I the comparison across this thread is less the sales difference on Amazon between 5e and PF2e, but the difference on sales over time with respect to each game. 5e has maintained is position for almost 7 years, while PF2e has dropped over 2 years with a small bump when the GMG was released. That is my concern, not the fact that it sells less than 5e. It never needed to sell with 5e, but it would be great if it maintained its sales.*

*With the clarification that we don't really know what the Amazon rankings mean for actual sales.
 


Parmandur

Book-Friend
The pocket edition also just released at half the price of the Hardcover. I think rather than look at Amazon’s sales we should be looking at the increase in users running games on Virtual Tabletops. Nothing will approach D&D any time soon so that’s also an unfair comparison with the explosion of D&D due to streaming so how is it compared to other games?

Honestly, the VTT numbers are less promising than the Amazon numbers.

There is also Kickstarter: I read an article recently running down 2020 for tabletop Kickstarters, and notably in 2020 Pathfinder compatible products have disappeared entirely: all 5E or another option, not even "we'll also do a Pathfinder version."
 

Honest to God, at the start of this I thought it would be more of a horse race.

It might be if the market were the same size it was before 5E hit. But 5E basically hit with the right amount of modern design, nostalgia, and pop culture mindshare that it basically created a massive expansion in the market all on its own.

Honestly, the VTT numbers are less promising than the Amazon numbers.

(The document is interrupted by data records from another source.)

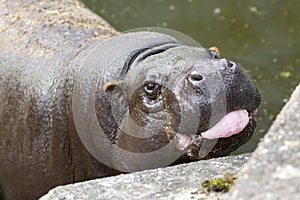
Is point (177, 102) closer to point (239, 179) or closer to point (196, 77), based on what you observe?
point (196, 77)

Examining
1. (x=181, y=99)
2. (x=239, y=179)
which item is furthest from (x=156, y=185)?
(x=239, y=179)

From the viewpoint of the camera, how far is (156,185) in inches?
142

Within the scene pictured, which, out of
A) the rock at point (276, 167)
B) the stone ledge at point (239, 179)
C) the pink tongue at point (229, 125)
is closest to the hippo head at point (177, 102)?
the pink tongue at point (229, 125)

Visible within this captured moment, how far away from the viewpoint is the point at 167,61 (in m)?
4.30

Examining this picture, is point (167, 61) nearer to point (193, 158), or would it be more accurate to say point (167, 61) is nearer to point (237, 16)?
point (193, 158)

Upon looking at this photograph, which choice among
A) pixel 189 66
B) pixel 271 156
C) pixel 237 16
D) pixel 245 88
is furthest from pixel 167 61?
pixel 237 16

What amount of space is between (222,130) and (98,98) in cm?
87

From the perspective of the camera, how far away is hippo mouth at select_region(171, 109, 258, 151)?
4.11m

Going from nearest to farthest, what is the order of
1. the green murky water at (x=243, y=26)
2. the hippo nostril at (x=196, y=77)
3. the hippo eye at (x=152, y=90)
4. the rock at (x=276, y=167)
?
the rock at (x=276, y=167)
the hippo nostril at (x=196, y=77)
the hippo eye at (x=152, y=90)
the green murky water at (x=243, y=26)

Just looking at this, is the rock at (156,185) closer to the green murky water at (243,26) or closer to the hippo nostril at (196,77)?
the hippo nostril at (196,77)

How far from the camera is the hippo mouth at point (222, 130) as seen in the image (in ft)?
13.5

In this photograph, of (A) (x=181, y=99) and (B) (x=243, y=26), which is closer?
(A) (x=181, y=99)

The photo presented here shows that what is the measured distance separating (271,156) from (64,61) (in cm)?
266

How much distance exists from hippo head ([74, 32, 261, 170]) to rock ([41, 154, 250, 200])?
33 centimetres
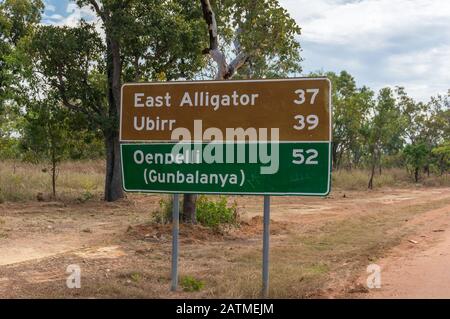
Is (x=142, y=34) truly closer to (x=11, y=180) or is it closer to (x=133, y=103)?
(x=11, y=180)

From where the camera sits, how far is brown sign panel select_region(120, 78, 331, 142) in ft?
20.4

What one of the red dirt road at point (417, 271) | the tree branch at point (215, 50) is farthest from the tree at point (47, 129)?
the red dirt road at point (417, 271)

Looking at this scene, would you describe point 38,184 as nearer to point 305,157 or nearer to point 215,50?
point 215,50

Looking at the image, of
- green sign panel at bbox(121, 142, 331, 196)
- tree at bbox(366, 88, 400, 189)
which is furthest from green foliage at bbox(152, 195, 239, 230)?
tree at bbox(366, 88, 400, 189)

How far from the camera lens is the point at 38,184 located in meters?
21.8

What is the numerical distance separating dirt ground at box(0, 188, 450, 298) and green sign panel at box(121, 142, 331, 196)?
122 cm

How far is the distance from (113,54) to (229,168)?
13063 millimetres

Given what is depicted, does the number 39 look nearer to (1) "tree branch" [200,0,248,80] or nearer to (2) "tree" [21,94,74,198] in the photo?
(1) "tree branch" [200,0,248,80]

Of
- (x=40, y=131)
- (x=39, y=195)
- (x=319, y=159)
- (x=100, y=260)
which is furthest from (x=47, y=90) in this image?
(x=319, y=159)

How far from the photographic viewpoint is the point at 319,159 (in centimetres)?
615

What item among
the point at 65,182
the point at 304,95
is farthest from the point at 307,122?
the point at 65,182

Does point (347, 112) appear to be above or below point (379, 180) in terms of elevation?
above

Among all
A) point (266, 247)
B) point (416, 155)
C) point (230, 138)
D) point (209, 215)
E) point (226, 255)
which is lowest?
point (226, 255)

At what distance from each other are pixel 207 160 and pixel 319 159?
1304 millimetres
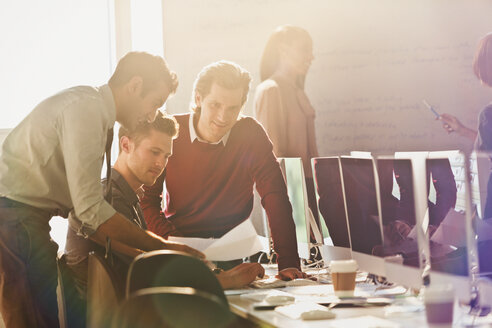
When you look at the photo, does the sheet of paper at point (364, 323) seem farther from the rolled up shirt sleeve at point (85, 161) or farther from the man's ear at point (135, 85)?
the man's ear at point (135, 85)

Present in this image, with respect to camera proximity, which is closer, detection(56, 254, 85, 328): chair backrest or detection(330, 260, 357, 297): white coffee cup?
detection(330, 260, 357, 297): white coffee cup

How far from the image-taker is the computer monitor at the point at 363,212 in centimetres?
191

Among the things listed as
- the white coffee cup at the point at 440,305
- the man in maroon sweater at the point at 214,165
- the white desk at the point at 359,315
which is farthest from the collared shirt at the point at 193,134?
Answer: the white coffee cup at the point at 440,305

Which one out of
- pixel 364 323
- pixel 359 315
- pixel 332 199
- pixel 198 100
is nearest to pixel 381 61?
pixel 198 100

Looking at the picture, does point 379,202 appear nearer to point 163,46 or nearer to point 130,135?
point 130,135

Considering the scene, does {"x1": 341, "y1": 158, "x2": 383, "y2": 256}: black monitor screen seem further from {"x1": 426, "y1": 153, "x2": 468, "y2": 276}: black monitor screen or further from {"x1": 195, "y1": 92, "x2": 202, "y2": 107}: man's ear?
{"x1": 195, "y1": 92, "x2": 202, "y2": 107}: man's ear

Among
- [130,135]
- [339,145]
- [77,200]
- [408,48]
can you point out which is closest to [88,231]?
[77,200]

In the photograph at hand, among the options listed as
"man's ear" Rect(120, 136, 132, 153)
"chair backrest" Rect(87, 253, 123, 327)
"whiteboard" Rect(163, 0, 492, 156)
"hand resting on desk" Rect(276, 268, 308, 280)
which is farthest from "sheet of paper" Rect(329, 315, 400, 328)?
"whiteboard" Rect(163, 0, 492, 156)

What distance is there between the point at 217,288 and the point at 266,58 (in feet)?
8.89

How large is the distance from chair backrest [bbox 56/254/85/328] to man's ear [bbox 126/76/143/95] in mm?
603

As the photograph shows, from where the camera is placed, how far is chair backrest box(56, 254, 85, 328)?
7.39 ft

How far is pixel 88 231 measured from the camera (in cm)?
216

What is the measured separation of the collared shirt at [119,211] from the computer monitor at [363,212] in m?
0.79

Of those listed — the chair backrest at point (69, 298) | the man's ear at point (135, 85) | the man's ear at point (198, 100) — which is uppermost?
the man's ear at point (135, 85)
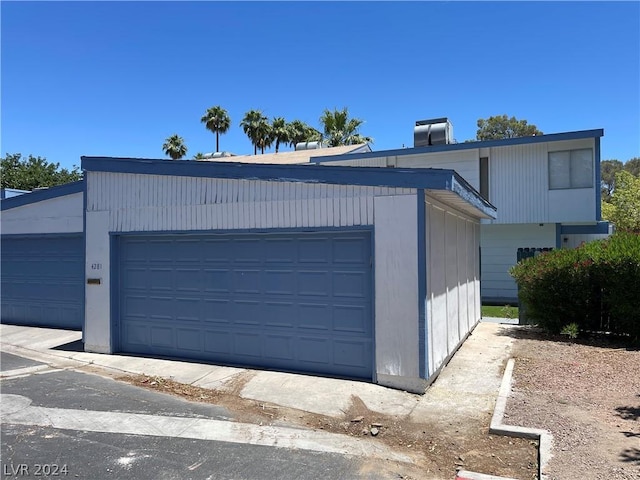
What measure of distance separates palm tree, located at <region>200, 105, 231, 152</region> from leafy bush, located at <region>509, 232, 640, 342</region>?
34.1 metres

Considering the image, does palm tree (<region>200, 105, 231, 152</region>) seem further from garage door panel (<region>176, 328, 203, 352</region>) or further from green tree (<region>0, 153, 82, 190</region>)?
garage door panel (<region>176, 328, 203, 352</region>)

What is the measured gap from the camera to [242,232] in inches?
298

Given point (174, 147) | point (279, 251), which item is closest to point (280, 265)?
point (279, 251)

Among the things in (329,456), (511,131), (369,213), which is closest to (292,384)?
(329,456)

Roll20's numbers are slowly climbing, but worth noting that a lot of Pathfinder people don't use it because it's just not great for the system. Seems like many use Foundry, which is where I found out about the VTT in the first place.
 

teitan

Legend
The pocket edition comes out tomorrow on Amazon and none of them ranked on pre-release sales above anything I listed for either company.

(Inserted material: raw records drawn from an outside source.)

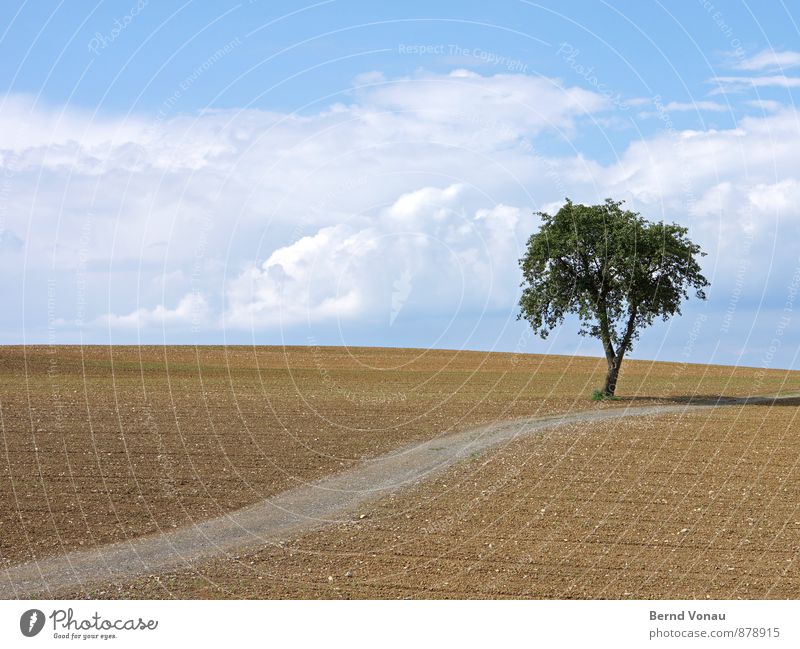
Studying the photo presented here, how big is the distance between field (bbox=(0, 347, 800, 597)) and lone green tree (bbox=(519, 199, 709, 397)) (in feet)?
15.4

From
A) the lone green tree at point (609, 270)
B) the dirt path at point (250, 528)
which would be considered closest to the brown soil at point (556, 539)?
the dirt path at point (250, 528)

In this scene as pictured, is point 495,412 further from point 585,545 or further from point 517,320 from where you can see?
point 585,545

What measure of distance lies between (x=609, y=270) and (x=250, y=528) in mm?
32754

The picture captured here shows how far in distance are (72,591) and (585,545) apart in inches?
387

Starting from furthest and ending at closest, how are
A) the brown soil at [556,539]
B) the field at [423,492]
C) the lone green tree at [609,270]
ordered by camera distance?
the lone green tree at [609,270] → the field at [423,492] → the brown soil at [556,539]

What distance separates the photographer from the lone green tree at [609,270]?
156 ft

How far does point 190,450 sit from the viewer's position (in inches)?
1106

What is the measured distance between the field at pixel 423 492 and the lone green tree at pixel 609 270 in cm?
468

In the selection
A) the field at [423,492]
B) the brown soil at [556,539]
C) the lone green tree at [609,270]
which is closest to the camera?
the brown soil at [556,539]

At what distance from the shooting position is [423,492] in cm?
2325

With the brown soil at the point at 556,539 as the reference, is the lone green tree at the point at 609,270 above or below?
above

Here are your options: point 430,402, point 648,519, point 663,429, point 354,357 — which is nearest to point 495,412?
point 430,402

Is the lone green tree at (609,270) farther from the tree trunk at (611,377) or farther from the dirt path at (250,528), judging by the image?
the dirt path at (250,528)

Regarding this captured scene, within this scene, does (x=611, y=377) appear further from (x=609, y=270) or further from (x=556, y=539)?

Also, it's fair to simply compare it to itself. That's why we've been posting for years in this thread, so we can track how it's doing against itself.
funny, we got ours from Amazon last week.
 

Mistwell

Crusty Old Meatwad (he/him)
funny, we got ours from Amazon last week.
I'm just telling you what amazon says right now about publication date. If there is a prior batch, it's no longer listed. Or maybe the delivered early on the pre-release, which has happened before.

It's "officially" out today, and ranked #47,156 in all books right now. I might have missed it earlier because I was only posting the top listings for each game.

LINK

I like the pocket editions by the way. I wish other RPGs would do them more often.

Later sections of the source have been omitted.